One Interior band has had some success challenging the approval of a regional landfill expansion at Cache Creek, citing government's failure to adequately consult them.

That may determine whether much of Metro Vancouver's garbage is buried inland or incinerated locally in new waste-to-energy plants that are widely opposed downwind in the Fraser Valley.

Interior aboriginals are also fighting a $700-million power transmission line B.C. Hydro intends to build from Merritt to the Lower Mainland to keep the lights and computers on in increasingly power-hungry Vancouver.

Regulators with the B.C. Utilities Commission likewise agreed the bands had not been duly consulted, setting the project back.

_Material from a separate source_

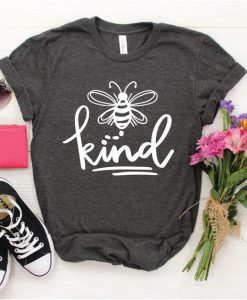 Kindness Shirts FD17J0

Aboriginal bands also aim to block the controversial Enbridge Gateway oil pipeline across northern B.C. to Kitimat. If they succeed in defeating it, rival firm Kinder Morgan may have a better chance of expanding its oil pipeline to Burnaby, increasing oil tanker exports through Burrard Inlet.

If more treaties are to be reached in the Lower Mainland, where Crown land to put on the bargaining table is scarce, other properties may end up in play.

Victoria might allow aboriginal groups to remove more urban farmland from the  Agricultural Land Reserve for unfettered development (as happened to secure the Tsawwassen Treaty) and from Metro Vancouver regional parks (as happened when part of Pacific Spirit Regional Park was turned over to the Musqueam to settle a court dispute.)

Meanwhile, First Nations like the Squamish and Musqueam show little interest in pursuing conventional treaties because they see more return in developing their reserve lands along waterfront and other lucrative parts of Metro Vancouver outside treaties.

Their initiative is to be applauded – business ventures of the sort planned by those groups as well as others such as the wine-making Osoyoos Indian Band promise a quicker path to create aboriginal jobs and greater prosperity for their people.

But no treaties may mean no long-term certainty in their vast traditional territories.

And neighbours of band-led projects on reserve may be in for a surprise when they find out the condo towers springing up next to them are not subject to regular municipal rules or taxes.

The lesson?

You can try to ignore First Nations in B.C., particularly in urban areas that seem far from the mines, working forests, gas fields and pipelines that generate both jobs and controversy in rural regions.

But don't be surprised when the impacts start to hit closer to home.

Our new premier should sustain Mr. Campbell's focus in this area.